++++ GIVEN RECORDS ++++

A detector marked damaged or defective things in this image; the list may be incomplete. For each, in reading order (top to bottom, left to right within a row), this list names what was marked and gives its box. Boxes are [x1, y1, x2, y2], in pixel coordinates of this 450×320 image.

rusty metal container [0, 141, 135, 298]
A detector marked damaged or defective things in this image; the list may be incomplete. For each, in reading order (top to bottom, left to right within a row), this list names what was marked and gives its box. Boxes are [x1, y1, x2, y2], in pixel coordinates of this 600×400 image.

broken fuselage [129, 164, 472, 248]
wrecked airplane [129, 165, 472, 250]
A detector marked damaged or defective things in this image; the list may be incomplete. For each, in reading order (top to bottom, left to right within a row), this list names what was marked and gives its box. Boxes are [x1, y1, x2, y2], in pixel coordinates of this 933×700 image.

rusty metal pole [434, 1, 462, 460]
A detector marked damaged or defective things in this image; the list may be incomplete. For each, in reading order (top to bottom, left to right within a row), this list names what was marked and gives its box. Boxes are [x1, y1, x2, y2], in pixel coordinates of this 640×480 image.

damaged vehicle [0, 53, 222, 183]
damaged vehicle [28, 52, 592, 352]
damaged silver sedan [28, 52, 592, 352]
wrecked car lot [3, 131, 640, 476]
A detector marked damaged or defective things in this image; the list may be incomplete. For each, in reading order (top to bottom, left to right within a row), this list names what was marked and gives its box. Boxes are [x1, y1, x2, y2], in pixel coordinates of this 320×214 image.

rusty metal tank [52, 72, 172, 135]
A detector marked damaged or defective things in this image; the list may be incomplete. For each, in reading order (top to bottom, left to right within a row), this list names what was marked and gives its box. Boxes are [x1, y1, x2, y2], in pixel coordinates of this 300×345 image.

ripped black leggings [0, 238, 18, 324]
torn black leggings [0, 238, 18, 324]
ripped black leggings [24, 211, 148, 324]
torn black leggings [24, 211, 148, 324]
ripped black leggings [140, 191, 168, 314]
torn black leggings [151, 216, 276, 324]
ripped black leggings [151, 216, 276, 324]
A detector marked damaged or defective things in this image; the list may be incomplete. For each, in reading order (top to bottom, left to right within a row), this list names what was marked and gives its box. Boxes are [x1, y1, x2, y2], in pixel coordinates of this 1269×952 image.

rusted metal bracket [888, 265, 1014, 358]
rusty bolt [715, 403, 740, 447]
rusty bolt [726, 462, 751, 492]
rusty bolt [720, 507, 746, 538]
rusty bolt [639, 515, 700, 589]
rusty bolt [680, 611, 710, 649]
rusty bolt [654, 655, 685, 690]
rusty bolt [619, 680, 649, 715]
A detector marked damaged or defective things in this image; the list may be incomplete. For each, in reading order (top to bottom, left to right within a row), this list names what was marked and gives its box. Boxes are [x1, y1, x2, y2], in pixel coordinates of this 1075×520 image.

++++

*SHORT PROBLEM*
Please swap "damaged or defective" for "faulty or worn" everywhere in the material above and write out all its lines again, leaving everything else the same.

*TASK SOLUTION*
A detector marked faulty or worn things in this image; the list may be incomplete. For each, in reading order (top to bottom, left to right within a row), this list names what was marked and gives its box. Boxes are [x1, y1, x2, y2], in pixel coordinates of this 450×320 image.

rusty metal container [0, 141, 135, 298]
A detector marked faulty or worn things in this image; the list may be incomplete. For each, in reading order (top to bottom, left to right within a row), this list names what was marked and gives its box. Boxes are [x1, y1, x2, y2], in pixel coordinates of this 600×400 image.

broken fuselage [129, 164, 472, 248]
wrecked airplane [129, 165, 472, 250]
A detector marked faulty or worn things in this image; the list may be incomplete. For each, in reading order (top to bottom, left to right within a row), this list names what was marked and gives its box. Boxes are [x1, y1, x2, y2], in pixel coordinates of this 933×700 image.

rusty metal pole [434, 1, 462, 460]
A detector marked faulty or worn things in this image; the list may be incomplete. For each, in reading order (top to bottom, left to right within a row), this list names what was marked and gives its box. Boxes are [x1, y1, x2, y2], in pixel coordinates of this 640×480 image.

damaged vehicle [0, 53, 222, 183]
damaged vehicle [28, 52, 592, 352]
damaged silver sedan [28, 52, 592, 352]
wrecked car lot [3, 131, 640, 476]
A detector marked faulty or worn things in this image; the list may be incomplete. For each, in reading order (top to bottom, left to right within a row), this list names what was marked and gives its box. Boxes are [x1, y1, x2, y2], in pixel coordinates of this 320×214 image.

rusty metal tank [52, 72, 172, 135]
A detector marked faulty or worn things in this image; the list may be incomplete. For each, in reading order (top to bottom, left to right within a row), this list names what was marked and gives its box. Boxes are [x1, y1, x2, y2], in pixel coordinates of this 300×345 image.

ripped black leggings [0, 238, 18, 324]
torn black leggings [0, 238, 18, 324]
ripped black leggings [24, 211, 148, 324]
torn black leggings [24, 211, 148, 324]
ripped black leggings [140, 191, 168, 314]
torn black leggings [151, 216, 276, 324]
ripped black leggings [151, 216, 276, 324]
A detector marked faulty or worn things in this image; the list may be incomplete. For each, in reading order (top to bottom, left to right within a row), this list names what was marked and gives its box. Boxes are [x1, y1, x2, y2], in pixel coordinates of this 1269×952 image.

rusted metal bracket [888, 265, 1014, 358]
rusty bolt [715, 403, 740, 447]
rusty bolt [726, 462, 751, 492]
rusty bolt [720, 507, 746, 538]
rusty bolt [639, 515, 700, 589]
rusty bolt [680, 611, 710, 649]
rusty bolt [654, 655, 685, 690]
rusty bolt [619, 680, 649, 715]
A detector marked faulty or worn things in this image; the list may be incomplete. For each, in reading order (top to bottom, left to right within a row), this list names what was marked and gives its box. Boxes are [x1, y1, x2, y2], in pixel coordinates of this 1075×520 image.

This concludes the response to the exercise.